§ **Задания**:
a) Ответьте на вопросы по отрывку о городе под обстрелом.
(i) Как со вчерашнего дня снова называется площадь, видная из окна?
(ii) Сколько времени назад, по словам старушки, снаряд разворотил подъезд на Екатерингофском?
(iii) Что лежит на белом снегу?
b) Замените «дождь» на «мокрый снег» в отрывке о городе под обстрелом и приведите часть от «Редкие прохожие, редкие» до «больше по окраинам.».
c) Продолжите отрывок о городе под обстрелом после его последнего предложения.

§ **Фрагмент страницы**:
-=-=-

Не одеваясь, подбежал к окну, раздвинул шторы.
Оттепель!.. Лед на окне растаял.
Фу, дьявол! Это на руку немцам. Мороз — наш старый и до сих пор, пожалуй, самый надежный из союзников.
Конечно, не только от мороза, но и от мороза тоже, зависел успех наступления.
Но зато я вижу сейчас площадь (со вчерашнего дня она опять Исаакиевская, а не Воровского). Вид ее суров, но прекрасен. Исаакий сверху оттаял. Его купол, позолота которого замазана для маскировки чем-то серым, — мокрый. На узеньких карнизах над портиками — тающий снег, мокрое железо…
Как это ни странно, а на площади и вообще куда хватает взгляда — ни одного разбитого здания. Даже бреши от снаряда нигде не вижу. Это значит, что поблизости нет никаких «объектов», по-видимому. Правда, стекол нет. Всюду желтые прямоугольники: фанера с черными щелками форточек. А кое-где — главным образом в верхних этажах — ни стекол, ни фанеры, ни форточек. Там не живут.
Нежилой вид у хорошо знакомого мне здания Института истории искусств.
С выбитыми стеклами стоит и здание германского консульства против моего окна.
В скверике — снег, протоптанные во всех направлениях дорожки, куцые кустики.
Редкие прохожие, редкие машины. Два дядьки, согнувшись наподобие репинских бурлаков, тянут по оголенному асфальту мостовой санки с двумя полутораметровыми поленьями.
17.1.44 г.
Наступление, по-видимому, если и не сорвалось, то затормозилось. Помешала оттепель. Сегодня вечером шел дождь.
Вчера немцы опять стреляли по городу, но больше по окраинам.
Я много где успел побывать — ходил, выполнял поручения. Был на Конногвардейском бульваре, у Мариинского театра, у Николы Морского, у почтамта. Этот район, кажется, наиболее пострадавший (и страдающий) от немецких снарядов (если не считать южных окраин). На площади Труда в 1941 году упал первый (или один из первых) дальнобойный снаряд. Тут много развалин, много пробоин и кирпичных заплат на стенах домов.
На Театральной площади — тоже. Два угловых дома на улице Глинки (у Офицерской) — одни стены с зияющими дырами оконных проемов. Искалечено (но уже приводится в порядок) здание театра. Немало увечий и на здании Консерватории.
На Екатерингофском — против Никольского переулка — свежая рана. Снаряд угодил в подъезд, разворотил его — как сказала мне какая-то старушка — совсем недавно, часа полтора назад.
На белом снегу лежит розовая кирпичная пыль.
На небольшой площади перед папертью Никольского собора — голуби. Милые Никольские голуби, откуда и когда они снова сюда прилетели? Ведь в тот год не было ни одного. И не только здесь — во всем городе.

-=-=-

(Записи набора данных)
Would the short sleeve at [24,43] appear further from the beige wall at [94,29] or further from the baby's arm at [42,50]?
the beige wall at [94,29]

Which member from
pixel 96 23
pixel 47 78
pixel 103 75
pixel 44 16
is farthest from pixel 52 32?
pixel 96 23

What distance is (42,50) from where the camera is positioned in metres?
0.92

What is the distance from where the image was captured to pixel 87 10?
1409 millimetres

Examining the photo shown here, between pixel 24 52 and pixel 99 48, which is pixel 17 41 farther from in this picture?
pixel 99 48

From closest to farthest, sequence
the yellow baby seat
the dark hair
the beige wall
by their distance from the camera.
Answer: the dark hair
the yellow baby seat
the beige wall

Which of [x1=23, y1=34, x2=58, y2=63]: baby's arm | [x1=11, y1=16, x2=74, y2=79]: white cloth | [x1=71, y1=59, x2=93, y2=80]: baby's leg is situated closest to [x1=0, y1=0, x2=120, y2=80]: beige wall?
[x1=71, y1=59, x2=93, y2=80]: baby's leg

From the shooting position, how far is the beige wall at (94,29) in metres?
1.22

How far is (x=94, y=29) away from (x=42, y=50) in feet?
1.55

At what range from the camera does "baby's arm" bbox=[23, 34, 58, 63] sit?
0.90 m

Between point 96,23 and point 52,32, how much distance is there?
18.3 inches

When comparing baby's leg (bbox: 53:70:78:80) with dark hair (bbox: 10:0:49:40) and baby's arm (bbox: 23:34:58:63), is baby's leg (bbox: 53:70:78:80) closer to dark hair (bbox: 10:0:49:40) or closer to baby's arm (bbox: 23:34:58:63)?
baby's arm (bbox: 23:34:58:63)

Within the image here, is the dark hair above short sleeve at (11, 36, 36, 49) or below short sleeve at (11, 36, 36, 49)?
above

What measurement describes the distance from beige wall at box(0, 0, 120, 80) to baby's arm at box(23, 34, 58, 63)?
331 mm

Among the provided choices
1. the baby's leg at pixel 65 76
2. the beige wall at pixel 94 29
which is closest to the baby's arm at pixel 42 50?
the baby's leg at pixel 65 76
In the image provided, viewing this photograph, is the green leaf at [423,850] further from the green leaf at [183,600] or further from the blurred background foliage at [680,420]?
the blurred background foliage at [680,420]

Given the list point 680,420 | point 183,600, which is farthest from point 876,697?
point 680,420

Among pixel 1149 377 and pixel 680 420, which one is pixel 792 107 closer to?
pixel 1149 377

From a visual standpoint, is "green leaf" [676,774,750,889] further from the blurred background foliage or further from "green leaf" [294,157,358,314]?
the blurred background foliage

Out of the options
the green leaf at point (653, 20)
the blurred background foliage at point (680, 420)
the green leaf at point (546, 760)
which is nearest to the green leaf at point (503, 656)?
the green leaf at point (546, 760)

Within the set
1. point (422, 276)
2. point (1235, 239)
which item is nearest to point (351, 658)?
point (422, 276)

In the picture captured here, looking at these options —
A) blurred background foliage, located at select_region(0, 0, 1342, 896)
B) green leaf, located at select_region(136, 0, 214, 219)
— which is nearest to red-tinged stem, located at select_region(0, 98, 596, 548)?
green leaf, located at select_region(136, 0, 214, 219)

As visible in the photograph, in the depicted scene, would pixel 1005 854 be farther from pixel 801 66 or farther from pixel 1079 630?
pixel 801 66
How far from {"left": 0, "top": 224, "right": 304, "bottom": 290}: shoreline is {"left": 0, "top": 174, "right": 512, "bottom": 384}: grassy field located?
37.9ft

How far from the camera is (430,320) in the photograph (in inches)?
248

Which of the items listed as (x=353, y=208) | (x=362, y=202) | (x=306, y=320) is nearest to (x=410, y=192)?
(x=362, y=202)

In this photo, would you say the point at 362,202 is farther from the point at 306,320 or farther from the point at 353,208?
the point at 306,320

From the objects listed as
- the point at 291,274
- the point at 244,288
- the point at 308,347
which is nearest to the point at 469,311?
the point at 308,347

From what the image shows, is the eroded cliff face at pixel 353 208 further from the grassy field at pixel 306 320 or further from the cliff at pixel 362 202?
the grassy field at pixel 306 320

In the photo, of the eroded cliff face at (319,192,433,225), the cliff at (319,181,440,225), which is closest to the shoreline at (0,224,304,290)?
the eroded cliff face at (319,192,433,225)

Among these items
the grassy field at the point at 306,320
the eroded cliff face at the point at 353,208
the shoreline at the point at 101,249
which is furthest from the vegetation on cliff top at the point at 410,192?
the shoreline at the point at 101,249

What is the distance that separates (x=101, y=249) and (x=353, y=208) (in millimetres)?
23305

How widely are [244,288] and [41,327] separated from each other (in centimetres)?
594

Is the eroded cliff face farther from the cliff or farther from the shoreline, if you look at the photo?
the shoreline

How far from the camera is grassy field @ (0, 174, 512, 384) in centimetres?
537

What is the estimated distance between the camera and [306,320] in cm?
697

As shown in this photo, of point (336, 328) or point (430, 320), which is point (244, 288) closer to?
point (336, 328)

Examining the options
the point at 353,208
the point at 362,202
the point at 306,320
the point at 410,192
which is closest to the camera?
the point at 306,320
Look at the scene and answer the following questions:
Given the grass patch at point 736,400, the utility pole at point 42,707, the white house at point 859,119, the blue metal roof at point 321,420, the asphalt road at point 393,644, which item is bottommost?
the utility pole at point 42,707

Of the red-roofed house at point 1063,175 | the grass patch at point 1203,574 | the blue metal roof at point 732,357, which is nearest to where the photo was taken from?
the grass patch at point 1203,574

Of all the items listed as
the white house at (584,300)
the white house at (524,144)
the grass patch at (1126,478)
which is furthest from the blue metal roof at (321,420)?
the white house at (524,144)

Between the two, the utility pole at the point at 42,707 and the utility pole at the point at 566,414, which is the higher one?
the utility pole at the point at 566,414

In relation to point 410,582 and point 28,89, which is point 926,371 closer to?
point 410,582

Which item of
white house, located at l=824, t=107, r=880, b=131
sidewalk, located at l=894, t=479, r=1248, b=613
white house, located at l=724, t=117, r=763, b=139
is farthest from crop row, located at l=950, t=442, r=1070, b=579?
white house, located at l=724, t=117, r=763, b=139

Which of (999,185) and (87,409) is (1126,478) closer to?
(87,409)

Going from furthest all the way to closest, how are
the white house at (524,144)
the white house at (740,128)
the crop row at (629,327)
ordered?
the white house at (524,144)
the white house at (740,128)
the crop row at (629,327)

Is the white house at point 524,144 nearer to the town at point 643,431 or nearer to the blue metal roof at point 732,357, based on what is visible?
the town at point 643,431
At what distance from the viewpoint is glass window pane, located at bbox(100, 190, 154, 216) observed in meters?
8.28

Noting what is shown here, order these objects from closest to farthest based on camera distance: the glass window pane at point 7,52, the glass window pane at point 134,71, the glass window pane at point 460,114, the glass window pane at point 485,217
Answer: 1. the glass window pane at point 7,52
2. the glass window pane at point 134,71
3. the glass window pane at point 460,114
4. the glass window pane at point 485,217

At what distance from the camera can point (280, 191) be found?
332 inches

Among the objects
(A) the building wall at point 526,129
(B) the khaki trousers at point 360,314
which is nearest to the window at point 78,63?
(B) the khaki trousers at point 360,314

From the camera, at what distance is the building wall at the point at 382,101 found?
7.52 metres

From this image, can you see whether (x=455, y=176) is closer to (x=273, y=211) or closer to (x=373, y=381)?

-=-=-

§ **Ответы по заданиям**:
a)
(i) Исаакиевская.
(ii) Часа полтора назад.
(iii) Розовая кирпичная пыль.

b)
Редкие прохожие, редкие машины. Два дядьки, согнувшись наподобие репинских бурлаков, тянут по оголенному асфальту мостовой санки с двумя полутораметровыми поленьями.
17.1.44 г.
Наступление, по-видимому, если и не сорвалось, то затормозилось. Помешала оттепель. Сегодня вечером шел мокрый снег.
Вчера немцы опять стреляли по городу, но больше по окраинам.

c)
Вспомнилось, как в феврале 1942 года, возвращаясь от Нины Борисовны, я зашел в собор… Там стояли, готовились к отпеванию, двадцать четыре гроба! Нет, я написал неправду, — в том-то и дело, что в гробу покоился только один, а остальные покойники лежали — кто в ящике, кто в корзине, кто в длинном черном сундуке. Один, помню, лежал, сложив на груди руки, в опрокинутом на спину платяном шкафу.
Здесь на углу Вознесенского и Екатерингофского, в кондитерской Агулянского, в годы нэпа работал «в мальчиках» брат Вася.
Вот уже и Васи нет. «Никогда, никогда не прочту я больше его милых каракулек», — писала мне в прошлом году мама.
О Васиной смерти сообщил мне его товарищ по койке. Умер Вася в Рыбинске, в доме инвалидов Великой Отечественной войны. Есть уже и такие.
А здесь не могила, а целый фамильный склеп.
В этом доме я жил — с перерывами и в разных квартирах — в общей сложности лет восемь. И только недавно узнал, что «на сем месте, в доме церкви Вознесения» останавливался, впервые приехав в Петербург, Н.В.Гоголь. Квартиру он снял, если не ошибаюсь, по объявлению, вывешенному у заставы.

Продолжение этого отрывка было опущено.